Laser Eye Surgery, Alcohol and Makeup: an Unfavourable Cocktail
When I say the “S” word, most of my patients flinch and are left with a facial expression of utter horror. This, however, is not the crude “S” word which we hurl amidst road-rage, whilst simultaneously prohibiting our children from using it. The “S” word which I am referring to as an eye doctor, is surgery, which for many patients has a meaning coupled with preparation, fasting, pain and a long recovery time. Certainly, surgery is a medical practice which is taken very seriously by all doctors, however when it comes to laser eye surgery, I feel that the last of those 3 words (the “S” word), is somewhat misleading.
In fact, as far as surgery goes, LASIK is not coupled with any of the usual attached meanings of surgery. In fact, pain and recovery time with laser eye surgery are non-existent; the whole procedure with preoperative and postoperative explanations takes an average of 15-20 minutes for both eyes. Added to that, the laser exposure time is only a handful of seconds. Overall, LASIK is a quick and painless procedure which is done with local anaesthetic; we might even use a mild sedative if you feel nervous. Immediately after the procedure, the patient’s vision will be blurred and their eyes will be scratchy for a few hours after treatment. Patients will need someone to drive them home after surgery. 30 minutes later, patients will begin to see well again, and the majority of patients are able to drive the next day and can go back to work within 24 - 48 hours.
So, when I tell my patients about the above reality of LASIK; what happens during the procedure and after the procedure, I can assure them comfortably that pain, preparation, fasting and recovery time are truly minimal.
Cheers! Drink to that! Well... this is where I present the catch.
This brings me to the topic of alcohol, makeup and laser eye surgery.
The truth is that alcohol and surgery never go well together. In fact, alcohol and medicine have never been the best of friends, unless it is an alcohol of the surgical spirits kind. Whilst laser eye surgery is definitely much more flexible than other kinds of surgeries, it is still not a combination I would advocate as a doctor. The reality is that alcohol is a depressant and therefore it slows down the vital bodily functions. When it comes to the eyes, this depressant comes into fruition as eye dryness. Many contact lens wearers would second this fact that alcohol does tend to make eyes feel drier. I spoke earlier about the minor side-effect of LASIK (scratchy eyes after the procedure) so alcohol could certainly exacerbate this. In addition, sleeping under the influence of alcohol, leads to eye rubbing during the sleep and overall poorer sleep. This can include sleeping with a partially open eye which leads to dryness and therefore more irritation and potential eye rubbing. For LASIK, this would hamper the recovery process.
That being said, normal intake of alcohol, although not advisable, is acceptable and not going to cause any harm the night before laser eye surgery. By normal intake, I mean one small glass per night. Overconsumption the night before laser eye surgery is unwise for the above reasons and more importantly, to maintain hydration levels. Dehydration can negatively influence the result of laser surgery. Despite being a more flexible surgery when it comes to preparation, it is still essential that the patient is sober and hydrated before the procedure.
Another precaution involves avoiding wearing anything with a high alcohol content like hair spray, perfume, cologne, or mousse on the day of the procedure. This is because these can affect the transmission of the laser beam. The environment in the laser room is very carefully controlled so that the laser beam travels through the air without bumping into anything on the way to the surface of the eye.

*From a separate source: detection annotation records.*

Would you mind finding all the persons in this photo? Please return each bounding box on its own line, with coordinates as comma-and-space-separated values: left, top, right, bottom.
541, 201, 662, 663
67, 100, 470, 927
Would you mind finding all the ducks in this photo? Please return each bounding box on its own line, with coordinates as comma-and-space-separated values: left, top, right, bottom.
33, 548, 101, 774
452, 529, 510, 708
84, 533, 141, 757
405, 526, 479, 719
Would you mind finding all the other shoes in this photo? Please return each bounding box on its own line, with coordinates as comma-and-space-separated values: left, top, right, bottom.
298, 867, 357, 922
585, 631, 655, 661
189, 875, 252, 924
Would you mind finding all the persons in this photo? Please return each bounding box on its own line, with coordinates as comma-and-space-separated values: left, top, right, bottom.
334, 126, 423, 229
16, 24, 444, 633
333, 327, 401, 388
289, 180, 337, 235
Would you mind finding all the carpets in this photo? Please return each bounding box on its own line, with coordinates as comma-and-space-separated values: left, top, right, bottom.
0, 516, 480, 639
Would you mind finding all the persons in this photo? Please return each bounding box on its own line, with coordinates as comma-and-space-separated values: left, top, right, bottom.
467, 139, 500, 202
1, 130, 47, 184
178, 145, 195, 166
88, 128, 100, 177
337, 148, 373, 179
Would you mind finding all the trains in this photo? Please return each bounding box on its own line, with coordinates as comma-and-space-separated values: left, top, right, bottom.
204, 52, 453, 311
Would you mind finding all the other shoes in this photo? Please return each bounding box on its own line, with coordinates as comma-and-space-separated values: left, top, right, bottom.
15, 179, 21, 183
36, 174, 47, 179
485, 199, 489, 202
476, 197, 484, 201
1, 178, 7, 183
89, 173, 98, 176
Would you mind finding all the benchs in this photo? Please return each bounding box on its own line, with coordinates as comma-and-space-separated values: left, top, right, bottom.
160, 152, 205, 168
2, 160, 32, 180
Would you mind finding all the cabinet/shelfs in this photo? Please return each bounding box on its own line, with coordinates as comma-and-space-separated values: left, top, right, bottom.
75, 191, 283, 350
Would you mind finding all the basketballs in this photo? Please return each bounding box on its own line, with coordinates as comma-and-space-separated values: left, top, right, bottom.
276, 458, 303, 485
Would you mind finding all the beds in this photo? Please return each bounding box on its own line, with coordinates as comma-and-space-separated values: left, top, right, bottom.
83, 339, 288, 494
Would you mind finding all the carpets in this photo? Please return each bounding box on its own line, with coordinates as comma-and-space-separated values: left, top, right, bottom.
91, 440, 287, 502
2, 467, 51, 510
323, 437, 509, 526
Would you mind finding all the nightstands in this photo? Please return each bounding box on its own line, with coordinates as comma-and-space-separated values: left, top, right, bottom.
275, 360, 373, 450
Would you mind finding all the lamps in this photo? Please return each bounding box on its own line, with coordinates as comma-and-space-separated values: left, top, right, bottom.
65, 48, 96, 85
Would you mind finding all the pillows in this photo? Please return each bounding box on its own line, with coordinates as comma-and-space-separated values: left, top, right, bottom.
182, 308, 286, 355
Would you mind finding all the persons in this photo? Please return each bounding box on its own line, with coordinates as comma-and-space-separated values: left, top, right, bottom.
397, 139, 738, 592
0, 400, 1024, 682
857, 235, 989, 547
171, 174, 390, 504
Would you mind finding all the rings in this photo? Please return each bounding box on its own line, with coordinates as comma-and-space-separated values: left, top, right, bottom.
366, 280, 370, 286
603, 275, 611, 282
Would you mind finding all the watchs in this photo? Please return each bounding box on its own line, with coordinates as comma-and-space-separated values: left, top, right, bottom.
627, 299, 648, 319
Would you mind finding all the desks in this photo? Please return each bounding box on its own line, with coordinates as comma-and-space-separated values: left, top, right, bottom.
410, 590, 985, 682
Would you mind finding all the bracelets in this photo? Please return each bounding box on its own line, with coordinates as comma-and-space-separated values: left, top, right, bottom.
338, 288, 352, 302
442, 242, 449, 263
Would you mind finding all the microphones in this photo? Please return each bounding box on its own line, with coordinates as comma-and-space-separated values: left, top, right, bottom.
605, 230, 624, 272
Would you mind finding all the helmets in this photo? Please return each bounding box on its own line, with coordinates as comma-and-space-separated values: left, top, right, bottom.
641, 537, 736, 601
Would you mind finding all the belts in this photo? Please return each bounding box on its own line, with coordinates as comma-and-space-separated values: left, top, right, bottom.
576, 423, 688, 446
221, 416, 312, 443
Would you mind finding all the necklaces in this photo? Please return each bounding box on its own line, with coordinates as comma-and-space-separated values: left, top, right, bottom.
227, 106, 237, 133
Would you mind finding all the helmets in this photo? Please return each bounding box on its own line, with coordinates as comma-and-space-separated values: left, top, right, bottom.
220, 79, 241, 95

Finally, there is the issue of makeup, which is not harmful (chemically speaking). But, arriving for eye surgery in makeup means that it needs to be removed carefully before the surgery, which means that the whole ordeal will take even longer. Removing makeup after eye surgery is also tricky, because it needs to be completely removed when the patient goes to sleep at night. Makeup is also a big reason why patients tend to rub their eyes, which causes further problems for the healing process. So, for this reason, wearing makeup before or after the surgery is not advisable.
Most eye surgeons will give patients a To Do and Not to Do list, accordingly on my Not to Do list is: limited alcohol the night before and no makeup for a minimum of 6 weeks after the surgery to prevent unnecessary rubbing of the operated eye. The goal is to allow your eye to heal properly without mechanically damaging the laser area.
As my first boss used to say, “the eye is not an organ that is meant to be traumatised, so do not traumatise it, please.”
So, here is my advice: skip the booze before your procedure, lose the make up for a while, and celebrate your new vision with some bubbles and loved ones once you have left the hospital. If you can survive a 6 month lockdown, you can survive those precautions.